WHAT THE TASK ASKS:
Copy out, word for word, the stretch of the items below from the line containing "Looking at this" through the last of the items.

RECORDED INFORMATION:
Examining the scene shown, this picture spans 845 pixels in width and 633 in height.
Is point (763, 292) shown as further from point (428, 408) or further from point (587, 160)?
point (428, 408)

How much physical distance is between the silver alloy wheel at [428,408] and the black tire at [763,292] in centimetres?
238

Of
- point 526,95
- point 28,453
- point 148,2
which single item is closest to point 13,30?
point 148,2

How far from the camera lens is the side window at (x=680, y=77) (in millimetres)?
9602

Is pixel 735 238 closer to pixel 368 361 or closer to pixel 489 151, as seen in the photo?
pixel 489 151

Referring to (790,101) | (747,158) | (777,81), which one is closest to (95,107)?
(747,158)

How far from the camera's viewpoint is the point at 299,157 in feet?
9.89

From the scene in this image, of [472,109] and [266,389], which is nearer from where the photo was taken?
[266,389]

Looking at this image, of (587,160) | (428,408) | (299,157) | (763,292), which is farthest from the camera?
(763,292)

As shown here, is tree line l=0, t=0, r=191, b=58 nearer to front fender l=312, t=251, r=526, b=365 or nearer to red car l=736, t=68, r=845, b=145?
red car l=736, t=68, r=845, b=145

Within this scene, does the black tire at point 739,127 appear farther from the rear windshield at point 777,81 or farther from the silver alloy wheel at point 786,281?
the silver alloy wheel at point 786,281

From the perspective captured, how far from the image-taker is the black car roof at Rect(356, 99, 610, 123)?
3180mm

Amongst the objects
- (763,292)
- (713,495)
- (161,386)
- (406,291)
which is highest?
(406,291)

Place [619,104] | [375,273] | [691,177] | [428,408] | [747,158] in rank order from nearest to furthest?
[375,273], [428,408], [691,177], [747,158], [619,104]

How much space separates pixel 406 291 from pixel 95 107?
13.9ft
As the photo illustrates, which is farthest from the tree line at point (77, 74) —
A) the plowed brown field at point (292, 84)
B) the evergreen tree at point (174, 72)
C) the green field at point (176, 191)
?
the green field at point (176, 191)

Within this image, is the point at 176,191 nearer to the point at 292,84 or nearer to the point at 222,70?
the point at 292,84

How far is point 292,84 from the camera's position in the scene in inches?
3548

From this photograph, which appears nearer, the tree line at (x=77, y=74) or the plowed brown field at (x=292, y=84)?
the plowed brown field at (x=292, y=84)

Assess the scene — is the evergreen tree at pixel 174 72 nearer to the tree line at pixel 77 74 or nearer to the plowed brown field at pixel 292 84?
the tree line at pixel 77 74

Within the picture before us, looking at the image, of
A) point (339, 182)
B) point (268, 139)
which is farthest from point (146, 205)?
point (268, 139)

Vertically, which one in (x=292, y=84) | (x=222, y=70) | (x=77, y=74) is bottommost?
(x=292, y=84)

RESULT BELOW:
Looking at this image, of (587,160) | (428,408) | (299,157) | (763,292), which is farthest from the camera?
(763,292)

As shown here, is tree line l=0, t=0, r=191, b=58 nearer to front fender l=312, t=251, r=526, b=365 or nearer to red car l=736, t=68, r=845, b=145?
red car l=736, t=68, r=845, b=145

Within this scene, does the black tire at point 739,127 appear farther from the rear windshield at point 777,81 or farther from the silver alloy wheel at point 786,281?
the silver alloy wheel at point 786,281

From the perspective captured, how far from the image-taker is the black car roof at Rect(356, 99, 610, 123)?
3180mm

Amongst the objects
- (763,292)
- (713,495)
- (161,386)
- (406,291)
which is highest?
(406,291)

Place [619,104] | [375,273] | [691,177] | [428,408] | [747,158] in rank order from nearest to furthest?
[375,273], [428,408], [691,177], [747,158], [619,104]

How much space separates pixel 406 291 from pixel 95 107?
13.9ft
As the photo illustrates, which is farthest from the tree line at point (77, 74) —
A) the plowed brown field at point (292, 84)
B) the evergreen tree at point (174, 72)
C) the green field at point (176, 191)
?
the green field at point (176, 191)

Within this image, is the point at 176,191 nearer to the point at 292,84 or nearer to the point at 222,70?
the point at 292,84

How far is point 292,84 from the camera's position in the scene in inches?
3548

From this photograph, which appears nearer, the tree line at (x=77, y=74) or the plowed brown field at (x=292, y=84)?
the plowed brown field at (x=292, y=84)

Assess the scene — is the evergreen tree at pixel 174 72 nearer to the tree line at pixel 77 74 or nearer to the plowed brown field at pixel 292 84?
the tree line at pixel 77 74

Within the picture before us, looking at the image, of
A) point (339, 182)
B) point (268, 139)
which is farthest from point (146, 205)?
point (268, 139)

Vertically, which one in (x=292, y=84) | (x=222, y=70) | (x=77, y=74) is bottommost?
(x=292, y=84)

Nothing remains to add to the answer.